International students are students, usually in early adulthood, who study in foreign schools. While most universities have official exchange programs, some well-funded high schools have them too. Although some travel abroad solely to improve their language, others travel to advance their specialized studies. In addition, in many parts of the world, a foreign degree, especially if earned from certain countries, is considered much more prestigious than a local one.

While some international students already possess an excellent command of the local language upon arrival, some find their language ability, considered excellent domestically, inadequate for the purpose of conveying oneself fluently in rapid conversations. Because of this linguistic barrier, they are sometimes or frequently ridiculed or even harassed.

Many countries force international students to pay higher tuition than citizens of the country. This discrimination is usually justified by the argument that the students' parents do not pay the taxes of the country. The fact that a large number of international students decide to settle in the country in which they are studying and become productive citizens is, however, ignored in such cases.


Much of the elite of the developing world are educated at western universities. These include individuals as diverse as Ho Chi Minh and Abdullah II of Jordan.

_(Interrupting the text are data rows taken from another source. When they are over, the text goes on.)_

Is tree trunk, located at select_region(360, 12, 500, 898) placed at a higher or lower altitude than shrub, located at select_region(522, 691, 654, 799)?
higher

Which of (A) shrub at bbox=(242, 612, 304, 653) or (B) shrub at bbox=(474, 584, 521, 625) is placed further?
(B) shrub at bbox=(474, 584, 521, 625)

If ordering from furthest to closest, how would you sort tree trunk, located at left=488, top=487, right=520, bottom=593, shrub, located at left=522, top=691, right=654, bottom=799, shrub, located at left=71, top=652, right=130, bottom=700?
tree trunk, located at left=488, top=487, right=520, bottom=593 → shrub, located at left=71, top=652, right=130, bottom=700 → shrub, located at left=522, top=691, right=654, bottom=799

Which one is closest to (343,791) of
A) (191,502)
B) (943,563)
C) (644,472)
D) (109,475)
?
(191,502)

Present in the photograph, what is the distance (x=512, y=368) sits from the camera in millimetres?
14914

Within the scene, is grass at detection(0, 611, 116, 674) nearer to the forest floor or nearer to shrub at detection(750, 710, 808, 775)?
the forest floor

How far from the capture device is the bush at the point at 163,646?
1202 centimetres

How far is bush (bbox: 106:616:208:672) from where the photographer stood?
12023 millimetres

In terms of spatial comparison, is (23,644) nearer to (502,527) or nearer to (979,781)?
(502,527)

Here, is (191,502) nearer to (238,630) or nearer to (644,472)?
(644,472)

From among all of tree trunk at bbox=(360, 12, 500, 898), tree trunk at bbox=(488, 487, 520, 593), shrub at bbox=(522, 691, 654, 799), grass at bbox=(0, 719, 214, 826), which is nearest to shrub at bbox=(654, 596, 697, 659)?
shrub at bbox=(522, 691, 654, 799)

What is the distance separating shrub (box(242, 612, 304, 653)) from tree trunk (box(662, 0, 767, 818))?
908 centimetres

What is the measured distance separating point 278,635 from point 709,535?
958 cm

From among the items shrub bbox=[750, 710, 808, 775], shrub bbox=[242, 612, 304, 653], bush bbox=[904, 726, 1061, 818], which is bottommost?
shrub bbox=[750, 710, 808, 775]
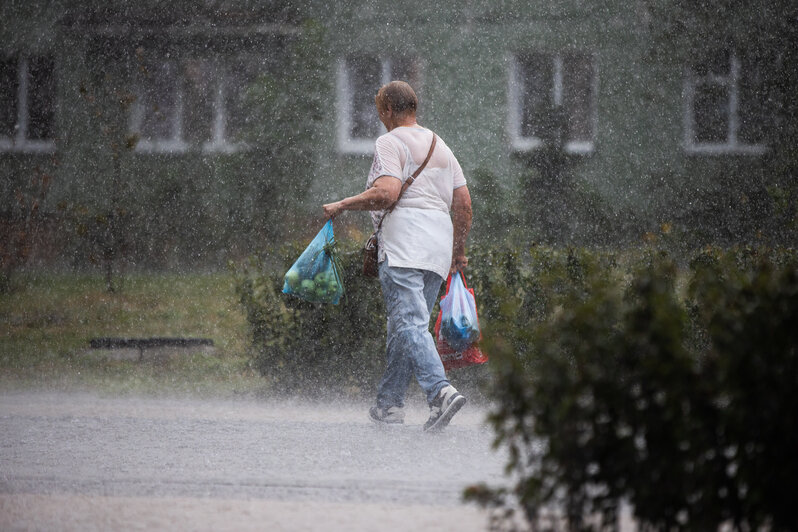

Numerous international students from China were sent to the United States during the late 19th century and 20th century by the government in an attempt to understand the culture and technology of the West so that it would be incorporated into Chinese culture. Some of those international students (who may have gone unofficially) became well-known scientists, such as Chen Ning Yang, Tsung-Dao Lee, and Chien-Shiung Wu.

The destination for Chinese international students has varied over the decades. Before World War II, Japan and France were the preferred destinations. International students from Taiwan have preferred the United States as a destination since the 1950s. Students from People's Republic of China tended to go to the Soviet Union in the 1950s. In the 1960s, universities were disrupted by the Cultural Revolution, and starting in 1977, students from the PRC have tended to go to the United States.

Some of these international students became citizens of their host countries. (See overseas Chinese, for example) In addition, given the prestige of an overseas degree, many international students go on to become government officials. Examples include Lee Tenghui, James Soong, Deng Xiaoping and Jiang Zemin.

Universities with large populations of certain ethnic groups often have societies for these groups. These groups often become important parts of the university community. They also provide an important social network for students who may have no friends or relatives in the country, and difficulty interacting with peers who have a differing mother tongue.


International students usually do not have extensive connections among the locals, and may find themselves uncertain where to turn to when faced with threats. Dangers are caused both by natives of their host country and those from their own ethnicity.